►
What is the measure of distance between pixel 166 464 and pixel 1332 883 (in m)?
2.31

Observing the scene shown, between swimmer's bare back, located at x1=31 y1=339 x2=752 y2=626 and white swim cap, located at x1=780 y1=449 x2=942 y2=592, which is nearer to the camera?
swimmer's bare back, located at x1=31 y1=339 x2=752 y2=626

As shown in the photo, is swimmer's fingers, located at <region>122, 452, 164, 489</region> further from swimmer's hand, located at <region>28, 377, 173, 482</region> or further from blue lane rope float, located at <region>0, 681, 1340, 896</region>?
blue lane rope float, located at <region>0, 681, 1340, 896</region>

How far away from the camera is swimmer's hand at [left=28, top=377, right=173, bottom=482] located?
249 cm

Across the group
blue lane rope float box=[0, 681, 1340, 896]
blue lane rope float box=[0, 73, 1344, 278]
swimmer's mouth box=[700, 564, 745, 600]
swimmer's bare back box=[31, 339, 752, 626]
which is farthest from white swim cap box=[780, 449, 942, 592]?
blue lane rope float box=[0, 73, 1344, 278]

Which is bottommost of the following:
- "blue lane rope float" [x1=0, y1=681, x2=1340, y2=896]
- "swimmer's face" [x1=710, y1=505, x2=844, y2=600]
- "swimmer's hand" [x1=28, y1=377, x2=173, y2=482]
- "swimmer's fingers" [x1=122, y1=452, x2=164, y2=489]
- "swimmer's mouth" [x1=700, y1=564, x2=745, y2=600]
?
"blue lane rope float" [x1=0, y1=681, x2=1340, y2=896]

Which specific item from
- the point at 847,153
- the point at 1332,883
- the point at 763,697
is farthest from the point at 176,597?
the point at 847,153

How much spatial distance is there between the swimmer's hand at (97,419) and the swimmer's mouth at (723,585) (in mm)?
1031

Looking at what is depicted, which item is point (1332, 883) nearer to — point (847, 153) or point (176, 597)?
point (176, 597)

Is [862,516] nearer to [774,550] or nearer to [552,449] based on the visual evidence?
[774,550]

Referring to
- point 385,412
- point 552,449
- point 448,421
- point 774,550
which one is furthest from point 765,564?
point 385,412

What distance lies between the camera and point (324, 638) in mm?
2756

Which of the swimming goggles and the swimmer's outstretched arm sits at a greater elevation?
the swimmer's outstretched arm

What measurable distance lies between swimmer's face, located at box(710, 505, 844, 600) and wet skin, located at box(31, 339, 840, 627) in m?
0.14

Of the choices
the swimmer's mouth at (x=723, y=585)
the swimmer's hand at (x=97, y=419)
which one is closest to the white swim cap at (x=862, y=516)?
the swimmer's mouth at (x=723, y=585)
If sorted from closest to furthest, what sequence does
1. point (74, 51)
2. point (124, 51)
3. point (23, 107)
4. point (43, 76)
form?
◄
Extract all lines as given.

What is the measure of distance between pixel 166 464 and pixel 1332 883 (in m)?
2.31

Observing the scene shown, between swimmer's bare back, located at x1=31 y1=339 x2=752 y2=626 and white swim cap, located at x1=780 y1=449 x2=942 y2=592, which is nearer to the camera?
swimmer's bare back, located at x1=31 y1=339 x2=752 y2=626

As shown in the photo, is swimmer's fingers, located at <region>122, 452, 164, 489</region> further from swimmer's hand, located at <region>28, 377, 173, 482</region> or further from blue lane rope float, located at <region>0, 681, 1340, 896</region>?
blue lane rope float, located at <region>0, 681, 1340, 896</region>

How far away from the camera is swimmer's hand at [left=28, top=377, right=173, bottom=482] located?
249 cm

Across the group
blue lane rope float box=[0, 681, 1340, 896]
blue lane rope float box=[0, 73, 1344, 278]
swimmer's mouth box=[700, 564, 745, 600]
swimmer's bare back box=[31, 339, 752, 626]
which is farthest from white swim cap box=[780, 449, 942, 592]?
blue lane rope float box=[0, 73, 1344, 278]

Which is bottommost of the following:
- "blue lane rope float" [x1=0, y1=681, x2=1340, y2=896]
- "swimmer's face" [x1=710, y1=505, x2=844, y2=600]
- "swimmer's hand" [x1=28, y1=377, x2=173, y2=482]
- "swimmer's fingers" [x1=122, y1=452, x2=164, y2=489]
- "swimmer's mouth" [x1=700, y1=564, x2=745, y2=600]
?
"blue lane rope float" [x1=0, y1=681, x2=1340, y2=896]

Which specific item from
- the point at 847,153
- the point at 1332,883
- the point at 763,697
is farthest from the point at 176,597?
the point at 847,153

How much spatial distance is there between the swimmer's hand at (97,419) and the swimmer's mouth at (723,585) (in mm)?
1031

Looking at what is depicted, which item is point (1332, 883) nearer to — point (847, 153) or point (176, 597)?
point (176, 597)

Is [862,516] nearer to [774,550] or nearer to [552,449] based on the visual evidence?
[774,550]

Referring to
- point 385,412
- point 552,449
- point 448,421
- point 774,550
which one is furthest from point 765,564?
point 385,412

What distance lies between the camera and point (324, 638) in mm?
2756

Which of the swimming goggles and the swimmer's outstretched arm sits at a greater elevation?
the swimmer's outstretched arm

What measurable distance lies between swimmer's face, located at box(710, 505, 844, 600) and wet skin, located at box(31, 339, 840, 627) in m?
0.14

Of the choices
the swimmer's mouth at (x=723, y=585)
the swimmer's hand at (x=97, y=419)
which one is closest to the white swim cap at (x=862, y=516)?
the swimmer's mouth at (x=723, y=585)
If sorted from closest to furthest, what sequence does
1. point (74, 51)
2. point (124, 51)
3. point (23, 107)
4. point (43, 76)
form?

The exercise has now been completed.